CONSIGNE ÉCRITE A:
D'après le passage fourni, qui est désigné comme le dernier prophète du dieu des suppliciés ?
CONSIGNE ÉCRITE B:
Traduisez en anglais cette phrase du passage fourni : « De son côté, Allah s'était mis en tête de faire passer à la trappe les prêtres et les offertoires de ses prédécesseurs et de contraindre leurs créatures à officier toutes seules devant sa face. »

Jahvé avait décidé de se priver de la gloire et de la pompe
de ses sacrifices de boucher d'un ciel sanglant - du moins
si nous en croyons l'un des porte-parole de ses autels, un
certain Isaïe. De son côté, Allah s'était mis en tête de faire
passer à la trappe les prêtres et les offertoires de ses prédécesseurs
et de contraindre leurs créatures à officier toutes seules
devant sa face. Quant au dieu des suppliciés sur le gibet
du monde, on sait que deux millénaires avant son dernier prophète,
un certain Frédéric Nietzsche, d'autres de ses scribes lui
avaient fait endosser deux vêtements opposés, ceux d'un mortel
et ceux d'un immortel afin, disaient-ils, qu'un squelette
et une chair transitoires prissent place au cœur de l'éternité
d'un Dieu unique. Le dialogue entre les trois géants de la
lumière censés se réduire à un seul astre de leur immortalité
commune dans le cosmos allait-il tourner à la confrontation
entre leurs soleils respectifs ou à une pesée réfléchie de
leur potence partagée, qu'on appelle l'Histoire et même à
une conciliation entre leurs syllogismes, leurs dialectiques
et leurs démiurgies dans le vide et le silence de l'immensité?

ENTRÉES LISTÉES:
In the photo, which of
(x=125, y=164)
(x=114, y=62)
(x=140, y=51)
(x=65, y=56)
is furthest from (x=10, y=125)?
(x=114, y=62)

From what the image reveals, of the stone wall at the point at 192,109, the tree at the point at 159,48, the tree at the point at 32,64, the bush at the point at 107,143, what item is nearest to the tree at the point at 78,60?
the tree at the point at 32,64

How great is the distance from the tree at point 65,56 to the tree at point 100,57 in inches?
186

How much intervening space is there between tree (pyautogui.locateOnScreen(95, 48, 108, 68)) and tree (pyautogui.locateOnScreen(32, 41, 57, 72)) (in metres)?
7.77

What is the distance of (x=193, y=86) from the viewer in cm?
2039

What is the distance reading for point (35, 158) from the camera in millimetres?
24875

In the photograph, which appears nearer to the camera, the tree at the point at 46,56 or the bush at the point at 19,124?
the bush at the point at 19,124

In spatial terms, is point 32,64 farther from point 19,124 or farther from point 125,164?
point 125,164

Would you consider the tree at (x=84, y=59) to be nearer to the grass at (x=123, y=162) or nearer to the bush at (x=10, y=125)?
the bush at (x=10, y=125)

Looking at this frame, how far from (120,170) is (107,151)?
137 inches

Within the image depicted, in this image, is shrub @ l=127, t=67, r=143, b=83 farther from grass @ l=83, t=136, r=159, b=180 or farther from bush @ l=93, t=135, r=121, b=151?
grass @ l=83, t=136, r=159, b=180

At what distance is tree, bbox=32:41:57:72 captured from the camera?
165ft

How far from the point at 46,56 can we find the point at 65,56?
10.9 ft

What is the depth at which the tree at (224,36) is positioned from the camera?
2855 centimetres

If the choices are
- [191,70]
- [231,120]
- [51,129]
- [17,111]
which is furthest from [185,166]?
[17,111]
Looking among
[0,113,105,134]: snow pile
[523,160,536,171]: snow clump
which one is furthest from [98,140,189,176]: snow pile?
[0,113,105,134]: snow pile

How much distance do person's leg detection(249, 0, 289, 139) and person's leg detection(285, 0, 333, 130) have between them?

RÉSULTAT ATTENDU A:
Frédéric Nietzsche.

RÉSULTAT ATTENDU B:
For his part, Allah had taken it into his head to do away with the priests and the offertories of his predecessors and to compel their creatures to officiate all by themselves before his face.